## Hedef
Verilen metinde "Amasra hafızama yerleşmiş" ifadesinden "beton yığınına dönüşmemiş..." ifadesine kadar uzanan bölümü, "sessiz" yerine "huzurlu" koyarak yeniden yazın.

## Verilen metin

***

23 Eylül 2008 Salı

amasra


Amasra'yı yıllar önce sinemada izlediğim Türkan Şoray ve Kadir İnanır'ın başrolünü oynadıkları "Gönderilmemiş Mektuplar" filminde ilk kez görmüş ve hayran kalmıştım..
Filmin konusundan ve oyuncuların ustalığından ziyade filmin çekildiği mekan, özellikle de Amasra'nın şıkır şıkır gece çekimleri beni büyülemişti..


Filmi izledikten sonra pek çok kere niyetlenmemize rağmen, gidememiştik bu şirin ilçeye


aradan zaman geçti,

Amasra hafızama yerleşmiş Amasra görüntüleriyle eşleşmese de hayran kaldım bu ilçeye...

zaman içinde popüler olup pek çok günübirlik gezilerin gözde durağı olsa da....



hala sessiz, hala sakin, hala dokusu bozulmamış, beton yığınına dönüşmemiş...

yeniden görmeye ve yaşamaya kesinlikle değer diye düşünüyorum...

sakarya balıkçısı

balıkçıdayım...akşam için aldığım balıkların ayıklanmasını bekliyorum..beklerken de bir yandan balıkçının tekniğini kapmaya çalışarak dikkat kesilmiş izliyorum..saçlarına kır düşmüş, orta yaşı çoktan geçmiş, lacivert tulumu ve siyah lastik çizmeleri içinde biraz bıkkın, çokça yorgun bir yüz ifadesiyle balıkçımız, gayet seri ve maharetli bir biçimde, her balık için farklı bir muammele uygulayarak mesleğini icra etmekte..
derken arkamda bir çift varmış, farkında değilim.. tezgah üzerinde gerçekleşen eyleme konsantre olmuşken, mıy mıy mıy bir ses tonuyla ve bebekvari bir konuşma tarzıyla sevgilisine nazlanan kıza bir an için kulak kesildim..
"ayyyyhhhh ben bakamıyoruuuuummmm iççimmm kötü oluyorr ıyyhhhh neffennaa nasıl yardı karnını ayyyhhhhh ıığııığıııııı..." gayri ihtiyari sesin sahibi şahsı merak edip hafifçe arkamı dönerek bir bakış baktım..ki ben diyeyim 30 siz deyin 35 yaşlarında bir bayan, kendisinden 3-5 yaş büyük olduğunu tahmin ettiğim bir erkeğe belinden iki koluyla birden sarılmış, başını gögsüne yaslamış, kırpıştırdığı gözleriyle balıkların temizlendiği tezgaha bakarak şımarmakta..benim gibi sıralarının gelmesini bekliyorlar anlaşılan..

***

## Verilen malzeme
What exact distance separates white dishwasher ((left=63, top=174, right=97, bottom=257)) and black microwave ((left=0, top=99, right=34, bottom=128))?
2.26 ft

***

## Sonuç
Amasra hafızama yerleşmiş Amasra görüntüleriyle eşleşmese de hayran kaldım bu ilçeye...

zaman içinde popüler olup pek çok günübirlik gezilerin gözde durağı olsa da....



hala huzurlu, hala sakin, hala dokusu bozulmamış, beton yığınına dönüşmemiş...